C’è un’eroicità nell’affrontare la forza della natura che poche volte, come nel caso del mare, mostra la sua soverchiante superiorità dinanzi all’impotenza dell’uomo («quando il mare era cattivo, e voleva inghiottirseli in un boccone, loro, la Provvidenza e ogni cosa […]»). Eppure la lotta del pescatore è per la sopravvivenza: «La Provvidenza si avventurava spesso al largo, così vecchia e rattrappita com’era, per amore di quel po’ di pesca». L’uomo vorrebbe dominare e controllare anche il mare, come fosse il cortile o l’aia, ne è chiaro segno la metafora: «C’erano tante barche che spazzavano il mare colla scopa» (che indica anche l’attività dei pescatori che ripuliscono le acque dei pesci). Ma è solo un’illusione: la forza delle acque distrugge la Provvidenza e s’inghiotte il padre di famiglia.

Così, è bene affidarsi alla preghiera, lo ricorda Pascoli, che non dedica solo versi al mondo della campagna, ma ne riserva anche al mare. Ne La famiglia del pescatore è descritta una capanna «meschina», con le lenze dei pescatori «appese/ alle pareti». Cinque bambini «sonnecchiano» sul «pagliericcio». La madre prega, è sola e pensa al mare

[…] Di fuor, bianco
di schiuma, al cielo ai venti ed agli scogli
l’Oceano getta il suo cupo singhiozzo.

Il marito è un pescatore che fin da piccolo «combatte/ con la fortuna», in qualsiasi situazioni meteorologica («piova pur, tuoni pur»), perché i piccoli hanno fame.

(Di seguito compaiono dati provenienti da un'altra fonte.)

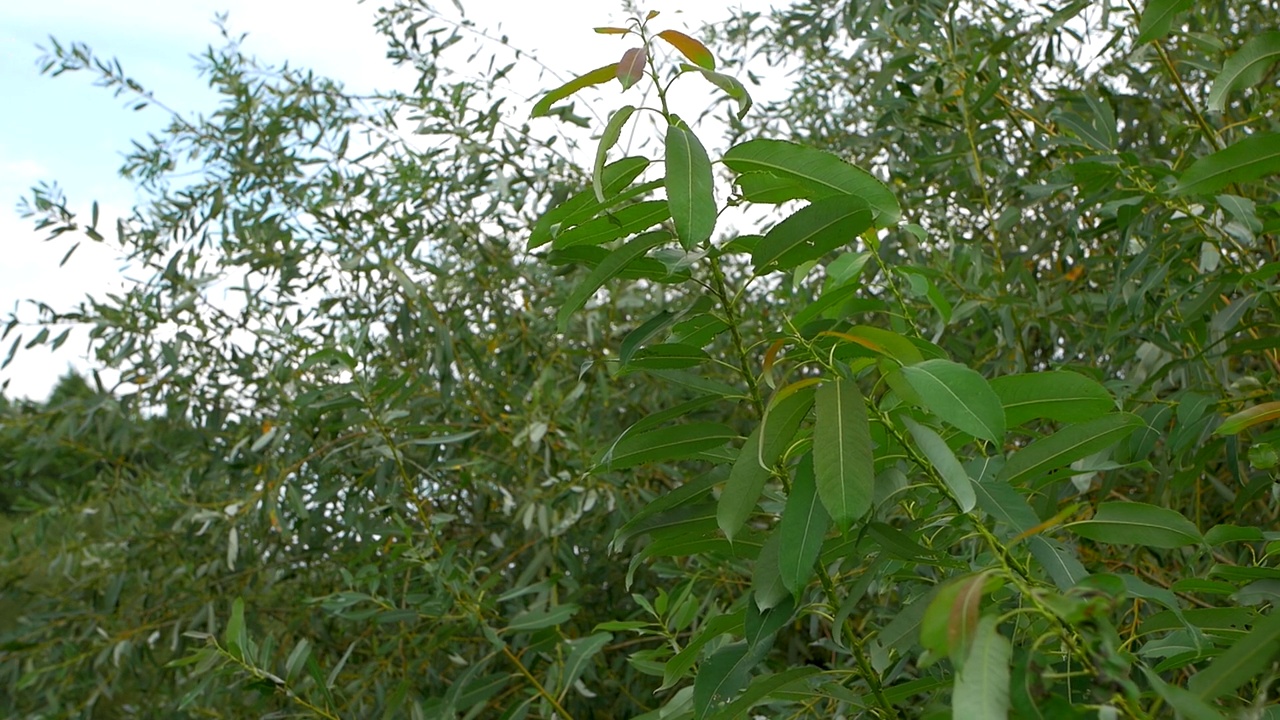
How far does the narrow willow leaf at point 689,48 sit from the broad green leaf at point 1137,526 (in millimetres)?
450

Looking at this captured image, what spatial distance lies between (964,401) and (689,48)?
1.08 ft

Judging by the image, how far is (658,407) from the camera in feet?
8.78

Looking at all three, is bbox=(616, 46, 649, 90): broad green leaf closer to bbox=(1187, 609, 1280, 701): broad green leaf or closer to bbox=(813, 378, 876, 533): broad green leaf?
bbox=(813, 378, 876, 533): broad green leaf

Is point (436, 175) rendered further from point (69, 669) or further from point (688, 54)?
point (688, 54)

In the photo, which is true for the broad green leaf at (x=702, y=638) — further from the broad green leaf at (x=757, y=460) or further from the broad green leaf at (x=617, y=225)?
the broad green leaf at (x=617, y=225)

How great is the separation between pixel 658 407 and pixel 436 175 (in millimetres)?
759

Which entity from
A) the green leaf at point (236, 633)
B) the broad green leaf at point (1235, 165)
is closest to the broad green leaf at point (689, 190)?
the broad green leaf at point (1235, 165)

È un mestiere che lo porta a stare solo, al governo della sua barca, in modo epico: «erra frattanto/ sbalzato e urtato dal continuo fiotto:/ sol, l’abisso e le tenebre viaggia». Nel buio, al freddo, cerca «il posto buono per la pesca, il luogo/ mobile oscuro ove s’accoglie il pesce» in mezzo ai frangenti e alle onde alte che spaventano. Quel posto buono per la pesca che sta cercando in mezzo a quel mare sconfinato «è un punto/ grande due volte quella stanza appena». Con pazienza e con maestria il pescatore sta cercando quel luogo in mezzo a quel deserto.

Egli pensa a Lucia di tra la notte
del freddo mar. Lucia lo chiama e piange.
Ed ecco nella oscurità s’incontrano
i lor pensieri, come uccelli in via.

La sua donna «vecchie tele cuce,/ e rassetta le reti, e appresta gli ami,/ pur sorvegliando al focolar la zuppa/ di pesce». Rimane vicino al marito «pregando Dio».